I guess a lot of people have these issues with the fiero so maybe a common brainwave session is in order?
for me personally, I want a daily driver and here in Holland the topspeed is 130 km/h (80 m/ph) so the automatic is working overtime on this speed..
My questions witch I know a lot of people share in Europe:
- I am looking into lowering the car without spending tons of money on shipping (in Europe there are no fiero lowering-kits) any options with European struts and springs? - Where to find a gearbox that fits, I heard Saab and Opel, but witch ones and would they bolt straight in? (bell housing) I heard F40 is in the Saab to? and the F23? - with relocating the battery to the front, what cables would be usable and what not to do?
please be free to post your European based Fiero questions, curiosities and whatnots here to. I am curious to see what people came up with.

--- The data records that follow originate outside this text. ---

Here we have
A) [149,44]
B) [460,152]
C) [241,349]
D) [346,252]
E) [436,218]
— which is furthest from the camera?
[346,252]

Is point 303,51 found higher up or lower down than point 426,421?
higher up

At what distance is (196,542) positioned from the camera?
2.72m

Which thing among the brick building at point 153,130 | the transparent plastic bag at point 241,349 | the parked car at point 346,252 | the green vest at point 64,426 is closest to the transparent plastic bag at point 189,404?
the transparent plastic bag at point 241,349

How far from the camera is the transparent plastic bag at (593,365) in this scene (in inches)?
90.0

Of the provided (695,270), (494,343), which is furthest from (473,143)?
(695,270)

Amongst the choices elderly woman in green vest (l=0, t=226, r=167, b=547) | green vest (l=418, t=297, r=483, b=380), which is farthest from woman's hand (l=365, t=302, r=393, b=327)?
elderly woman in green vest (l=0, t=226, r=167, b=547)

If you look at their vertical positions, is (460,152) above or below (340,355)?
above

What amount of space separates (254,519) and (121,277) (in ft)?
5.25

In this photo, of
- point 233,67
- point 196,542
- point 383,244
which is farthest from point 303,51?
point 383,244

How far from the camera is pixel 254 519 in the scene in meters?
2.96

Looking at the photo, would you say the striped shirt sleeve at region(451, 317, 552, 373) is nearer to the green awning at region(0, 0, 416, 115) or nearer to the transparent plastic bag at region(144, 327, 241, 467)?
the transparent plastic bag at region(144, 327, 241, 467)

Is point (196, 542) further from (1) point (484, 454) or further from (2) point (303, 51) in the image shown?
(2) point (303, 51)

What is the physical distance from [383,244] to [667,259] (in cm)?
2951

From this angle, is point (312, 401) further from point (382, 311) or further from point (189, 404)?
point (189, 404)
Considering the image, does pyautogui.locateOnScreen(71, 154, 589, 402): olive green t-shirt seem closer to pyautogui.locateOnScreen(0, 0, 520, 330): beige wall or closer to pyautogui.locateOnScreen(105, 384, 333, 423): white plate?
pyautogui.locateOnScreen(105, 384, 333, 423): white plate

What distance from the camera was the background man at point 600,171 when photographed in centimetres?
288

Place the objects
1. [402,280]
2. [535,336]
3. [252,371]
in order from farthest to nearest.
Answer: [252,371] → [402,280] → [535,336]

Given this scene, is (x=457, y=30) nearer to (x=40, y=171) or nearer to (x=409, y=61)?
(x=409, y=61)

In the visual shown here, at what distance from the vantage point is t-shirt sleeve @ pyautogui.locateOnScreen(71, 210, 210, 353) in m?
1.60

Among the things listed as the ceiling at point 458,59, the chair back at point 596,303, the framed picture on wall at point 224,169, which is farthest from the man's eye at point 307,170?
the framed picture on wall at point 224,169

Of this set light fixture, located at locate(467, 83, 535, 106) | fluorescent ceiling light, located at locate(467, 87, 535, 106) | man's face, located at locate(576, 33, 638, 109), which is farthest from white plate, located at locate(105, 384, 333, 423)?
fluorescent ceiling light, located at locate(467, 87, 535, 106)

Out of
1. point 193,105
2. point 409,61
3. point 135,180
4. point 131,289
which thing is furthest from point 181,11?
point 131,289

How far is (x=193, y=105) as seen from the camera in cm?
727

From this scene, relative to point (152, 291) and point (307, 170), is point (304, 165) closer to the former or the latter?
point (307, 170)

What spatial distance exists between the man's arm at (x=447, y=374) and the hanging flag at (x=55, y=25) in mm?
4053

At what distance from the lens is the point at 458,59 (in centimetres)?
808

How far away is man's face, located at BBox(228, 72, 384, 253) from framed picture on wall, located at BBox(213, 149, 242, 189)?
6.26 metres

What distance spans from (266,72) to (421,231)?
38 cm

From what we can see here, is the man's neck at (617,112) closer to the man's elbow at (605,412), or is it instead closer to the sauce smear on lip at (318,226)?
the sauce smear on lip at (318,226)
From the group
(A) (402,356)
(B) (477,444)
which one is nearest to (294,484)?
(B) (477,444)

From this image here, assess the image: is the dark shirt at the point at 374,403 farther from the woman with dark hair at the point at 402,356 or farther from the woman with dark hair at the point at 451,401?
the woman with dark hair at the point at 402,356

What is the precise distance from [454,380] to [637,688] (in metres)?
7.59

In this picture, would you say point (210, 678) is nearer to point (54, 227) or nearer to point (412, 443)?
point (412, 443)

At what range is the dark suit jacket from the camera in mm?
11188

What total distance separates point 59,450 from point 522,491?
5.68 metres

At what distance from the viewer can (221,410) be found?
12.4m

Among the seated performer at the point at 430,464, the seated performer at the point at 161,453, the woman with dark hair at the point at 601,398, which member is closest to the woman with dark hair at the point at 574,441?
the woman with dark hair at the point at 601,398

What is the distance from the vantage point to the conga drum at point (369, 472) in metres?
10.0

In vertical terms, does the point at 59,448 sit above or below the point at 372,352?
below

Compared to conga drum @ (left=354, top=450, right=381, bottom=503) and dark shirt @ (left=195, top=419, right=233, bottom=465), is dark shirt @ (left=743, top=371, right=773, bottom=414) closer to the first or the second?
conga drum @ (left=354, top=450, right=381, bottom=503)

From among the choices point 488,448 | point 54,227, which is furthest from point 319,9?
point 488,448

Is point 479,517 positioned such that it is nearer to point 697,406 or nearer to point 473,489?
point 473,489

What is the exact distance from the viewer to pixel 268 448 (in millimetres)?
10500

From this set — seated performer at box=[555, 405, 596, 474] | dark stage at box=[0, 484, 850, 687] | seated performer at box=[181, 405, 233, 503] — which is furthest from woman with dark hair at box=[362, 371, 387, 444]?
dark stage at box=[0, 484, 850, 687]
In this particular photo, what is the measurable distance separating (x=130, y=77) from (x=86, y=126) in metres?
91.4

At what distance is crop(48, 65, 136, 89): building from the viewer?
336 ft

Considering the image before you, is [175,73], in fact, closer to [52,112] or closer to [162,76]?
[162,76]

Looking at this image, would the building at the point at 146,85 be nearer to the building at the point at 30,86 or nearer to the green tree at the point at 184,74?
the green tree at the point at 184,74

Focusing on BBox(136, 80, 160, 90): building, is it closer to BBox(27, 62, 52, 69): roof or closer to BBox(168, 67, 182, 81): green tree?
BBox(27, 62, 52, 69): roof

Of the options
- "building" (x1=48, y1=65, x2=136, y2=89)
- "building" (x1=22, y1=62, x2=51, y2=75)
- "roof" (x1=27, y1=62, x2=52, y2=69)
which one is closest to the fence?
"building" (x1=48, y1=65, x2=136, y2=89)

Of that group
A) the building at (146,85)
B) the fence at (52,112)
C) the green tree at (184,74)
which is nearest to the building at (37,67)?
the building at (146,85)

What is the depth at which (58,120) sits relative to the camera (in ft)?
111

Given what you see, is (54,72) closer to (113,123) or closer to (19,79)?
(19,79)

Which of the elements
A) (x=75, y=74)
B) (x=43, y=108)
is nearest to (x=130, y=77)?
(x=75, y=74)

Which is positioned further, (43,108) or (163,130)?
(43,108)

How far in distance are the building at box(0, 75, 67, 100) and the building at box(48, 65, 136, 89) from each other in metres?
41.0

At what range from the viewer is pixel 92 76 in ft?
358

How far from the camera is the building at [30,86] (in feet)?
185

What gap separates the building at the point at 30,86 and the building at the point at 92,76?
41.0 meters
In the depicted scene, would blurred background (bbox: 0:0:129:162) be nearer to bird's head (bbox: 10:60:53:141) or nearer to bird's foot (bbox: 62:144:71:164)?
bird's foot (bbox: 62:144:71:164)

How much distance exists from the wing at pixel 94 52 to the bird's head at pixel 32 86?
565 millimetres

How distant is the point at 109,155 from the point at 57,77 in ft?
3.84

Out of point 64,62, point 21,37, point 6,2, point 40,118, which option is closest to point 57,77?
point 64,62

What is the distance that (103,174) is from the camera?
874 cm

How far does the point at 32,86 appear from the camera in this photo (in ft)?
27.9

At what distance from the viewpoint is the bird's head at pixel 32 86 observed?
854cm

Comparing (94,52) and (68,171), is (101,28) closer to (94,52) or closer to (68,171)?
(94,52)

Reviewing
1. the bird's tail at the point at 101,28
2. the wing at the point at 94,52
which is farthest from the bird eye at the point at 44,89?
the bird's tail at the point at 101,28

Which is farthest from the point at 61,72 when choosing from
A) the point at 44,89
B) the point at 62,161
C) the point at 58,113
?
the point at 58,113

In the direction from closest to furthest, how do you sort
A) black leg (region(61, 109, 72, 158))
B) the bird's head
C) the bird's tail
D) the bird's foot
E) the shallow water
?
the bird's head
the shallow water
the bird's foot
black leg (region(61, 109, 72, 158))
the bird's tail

I drive it everyday here and I don't see any problems with what you posted. Yeah, the auto at 130-140km/h is geared pretty low but aside from noise I don't see a disadvantage. Lower gearing won't make your MPG that much better and swapping to a manual is probably a pain especially without parts on site. I wouldn't lower the car - it sits pretty low for our roads anyway. I don't see a reason for relocating the battery unless you're looking for space for an engine swap. Rain really doesn't do anything to it through the vent.
Not to discourage you or anything but I like it for what it is, it makes it pretty unique that way for our roads. And I think it will be worth more as an original car in the years to come.
Did you buy yours locally or did you import it from the states?
what about just other springs to lower the Fiero, we use others with coilovers, why not shop around to see what we can get?
I noticed that the F23 manual gearbox was also used on the Opel/Vauxhall Corsa,Astra and Vectra.. would this fit the Fiero? I never realised that the bellhousing could be the same.
Any I've seen just used the 2.0 Redtop with the box attached, only 5 wires to get it running. I think the later version is 11 wires.
PM me an address and will send pics and get a postage quote, my only windows pc refuses to boot so I can't post pics to here. I don't have seats, but if you cut the lower platform off carefully you don't really need them. The springs I have finally found, probably a little too short 7"@ 325-350 lbs. Not 100% sure of the rate, had to work it out.
Read your other post, you do know your wheels are BBS RX? If you want wider rears you just need wider barrels from a BMW, cheap upgrade.